- What the task asks -
Rewrite every line of the records below as one numbered list, skipping blank lines and leaving the pictures out.

______________________________

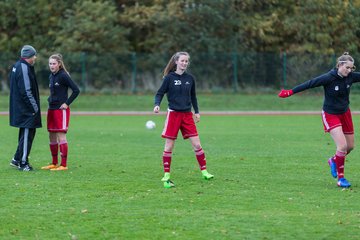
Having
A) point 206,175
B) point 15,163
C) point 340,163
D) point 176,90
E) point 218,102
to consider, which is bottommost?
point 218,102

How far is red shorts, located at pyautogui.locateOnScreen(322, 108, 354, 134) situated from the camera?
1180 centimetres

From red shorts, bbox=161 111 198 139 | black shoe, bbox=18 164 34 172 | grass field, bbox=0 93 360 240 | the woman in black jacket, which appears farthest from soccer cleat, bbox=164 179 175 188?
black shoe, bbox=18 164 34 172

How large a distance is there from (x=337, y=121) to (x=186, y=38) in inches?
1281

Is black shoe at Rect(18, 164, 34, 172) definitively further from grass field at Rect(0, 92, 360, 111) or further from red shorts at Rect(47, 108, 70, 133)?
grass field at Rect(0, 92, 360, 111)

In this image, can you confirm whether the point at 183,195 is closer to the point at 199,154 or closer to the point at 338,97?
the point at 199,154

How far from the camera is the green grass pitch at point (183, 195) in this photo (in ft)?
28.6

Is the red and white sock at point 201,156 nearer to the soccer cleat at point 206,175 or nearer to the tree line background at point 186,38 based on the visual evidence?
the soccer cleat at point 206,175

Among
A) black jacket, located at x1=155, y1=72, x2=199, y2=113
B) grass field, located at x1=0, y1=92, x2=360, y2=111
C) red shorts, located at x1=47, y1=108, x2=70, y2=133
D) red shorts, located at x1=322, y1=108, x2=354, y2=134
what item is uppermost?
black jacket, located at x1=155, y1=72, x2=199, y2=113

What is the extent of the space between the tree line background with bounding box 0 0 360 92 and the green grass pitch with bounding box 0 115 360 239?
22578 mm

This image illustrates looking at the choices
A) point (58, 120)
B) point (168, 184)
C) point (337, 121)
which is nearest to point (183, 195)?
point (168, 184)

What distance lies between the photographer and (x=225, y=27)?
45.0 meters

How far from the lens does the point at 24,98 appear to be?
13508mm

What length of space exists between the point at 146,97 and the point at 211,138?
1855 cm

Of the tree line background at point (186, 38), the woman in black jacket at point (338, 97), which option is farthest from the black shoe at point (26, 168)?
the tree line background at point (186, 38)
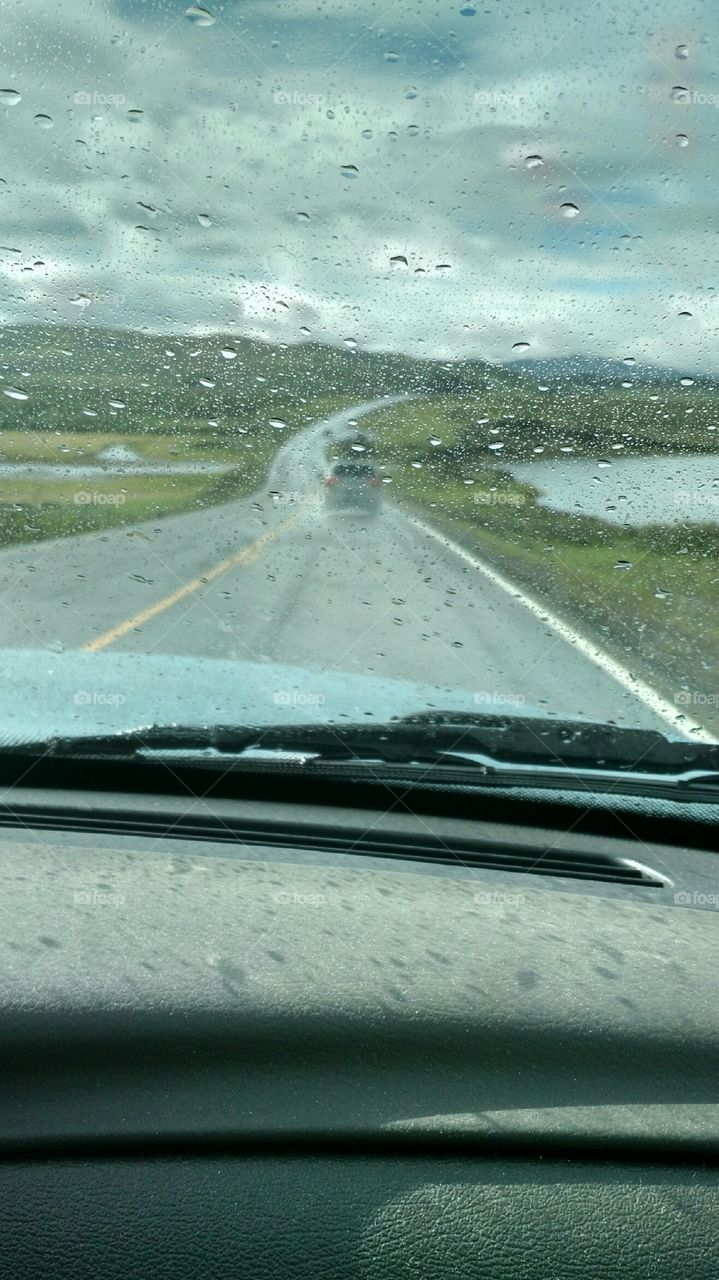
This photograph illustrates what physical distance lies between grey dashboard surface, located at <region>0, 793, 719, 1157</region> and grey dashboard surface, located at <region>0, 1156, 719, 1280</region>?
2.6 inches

______________________________

- The completed task -
1. Having
2. A) point 206,175
3. B) point 15,163
4. C) point 340,163
5. D) point 176,90
6. E) point 218,102
7. to consider, which is bottommost?
8. point 218,102
9. How far is red shorts, located at pyautogui.locateOnScreen(322, 108, 354, 134) situated from the camera?
10. 1180 centimetres
11. From red shorts, bbox=161 111 198 139 | black shoe, bbox=18 164 34 172 | grass field, bbox=0 93 360 240 | the woman in black jacket, which appears farthest from soccer cleat, bbox=164 179 175 188?
12. black shoe, bbox=18 164 34 172
13. How large a distance is there from (x=337, y=121) to (x=186, y=38) in inches?
14. 1281
15. Is black shoe at Rect(18, 164, 34, 172) definitively further from grass field at Rect(0, 92, 360, 111) or further from red shorts at Rect(47, 108, 70, 133)?
16. grass field at Rect(0, 92, 360, 111)
17. In this image, can you confirm whether the point at 183,195 is closer to the point at 199,154 or closer to the point at 338,97?
18. the point at 199,154
19. How far from the camera is the green grass pitch at point (183, 195) in this photo (in ft)?
20. 28.6
21. Is the red and white sock at point 201,156 nearer to the soccer cleat at point 206,175 or nearer to the tree line background at point 186,38 based on the visual evidence?
22. the soccer cleat at point 206,175
23. Among
24. A) black jacket, located at x1=155, y1=72, x2=199, y2=113
25. B) grass field, located at x1=0, y1=92, x2=360, y2=111
26. C) red shorts, located at x1=47, y1=108, x2=70, y2=133
27. D) red shorts, located at x1=322, y1=108, x2=354, y2=134
28. what item is uppermost?
29. black jacket, located at x1=155, y1=72, x2=199, y2=113
30. What is the extent of the space between the tree line background with bounding box 0 0 360 92 and the green grass pitch with bounding box 0 115 360 239?
31. 22578 mm
32. This image illustrates looking at the choices
33. A) point (58, 120)
34. B) point (168, 184)
35. C) point (337, 121)
36. which is nearest to point (183, 195)?
37. point (168, 184)
38. What distance lies between the photographer and (x=225, y=27)?
39. 45.0 meters
40. How far from the lens does the point at 24,98 appear to be?
41. 13508mm
42. What length of space exists between the point at 146,97 and the point at 211,138?
43. 1855 cm
44. Of the tree line background at point (186, 38), the woman in black jacket at point (338, 97), which option is farthest from the black shoe at point (26, 168)?
45. the tree line background at point (186, 38)
46. This photograph illustrates what physical distance lies between grey dashboard surface, located at <region>0, 793, 719, 1157</region> and grey dashboard surface, located at <region>0, 1156, 719, 1280</region>?
47. 2.6 inches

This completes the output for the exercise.